Bedtime stories: How your child’s bedtime routine can help them reflect and expand

Rebekah Shallcross @mamafeminologist

👂🏼 Clinical Psychologist & Researcher
Talking all things Women’s Mental Health
Mum to Arfie
Lover of second hand bargains, leopard print and cake 🍰

I’ll be honest, we have a very loose routine when it comes to bedtime… and any parenting guru worth their salt tells me this is not good.  In the early days, having a routine was sold to me as the magic key to the elusive ‘sleep through the night’.  However, for us, strict routine or no routine, sleep has always been difficult.

So our routine looks a little different each night. Sometimes we have a bath, sometimes we read a book, and sometimes (shock horror!) we watch TV! I always try to get some good nutrients into my son in the form of a bedtime snack (especially if he has had an early tea at nursery) – @mylittlepiccolo pouches are great for this – and he loves them! Other staple bedtime rituals include: teeth brushing, having a little baby massage, giving daddy a kiss at the bottom of the stairs.

When we do read books, we have some firm favourites including ‘Along Came a Different’ by Tom McClaughlin, ‘Julian is a Mermaid’ by Jessica Love, as well as ‘The Snail & the Whale’ by Julia Donaldson and the classic from my childhood ‘Hairy Maclarey from Donaldson’s Dairy’ by Lynley Dodd.  As Arthur gets older, I am more aware of the pressures he will face in a world where men aren’t supposed to cry or be sensitive or have feelings. Research shows that boys especially really struggle to identify different feelings at primary school age, except for anger. And that’s one of the things that I love about books!  They can really challenge the mainstream societal messages that all our children will face growing up.  As such, one of the things that I will be very focused on going forward is choosing books that challenge gender stereotypes, give story to a range of different feelings and open up his world beyond what he experiences in his day to day.  In particular, I am looking forward to reading ‘I am perfectly designed’ by Karamo Brown and ‘Ruby’s Worry’ by Tom Percival.  I’m also very mindful that a lot of what Art consumes has male lead characters and, whilst we often recognise the importance of leading female characters for girls, it’s also so important that our boys read stories of girls and their adventures where the masculine is not always the centre. I’d also love to see more books with gender non-conforming characters and family units other than mum, dad and 2 kids! I’ve heard great things about ‘Who are you?’ by Brook Pessin-Whedbee, so this is another one on our list.

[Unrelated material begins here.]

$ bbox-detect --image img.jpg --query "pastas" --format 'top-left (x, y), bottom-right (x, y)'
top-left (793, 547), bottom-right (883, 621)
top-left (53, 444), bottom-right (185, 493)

Another top tip if you don’t have your babe’s favourite story book to hand is to tell them the story of their day.  This, I believe, is a very insightful experience for children.  It gives them opportunity to reflect on their day, to voice any concerns they’ve had before bed, and for them to know that we have had them in our minds throughout our day, thinking about what they have done. A great way to encourage self-reflection and processing of feelings at the end of the day – a habit I’m sure you’ll agree, we could all benefit from!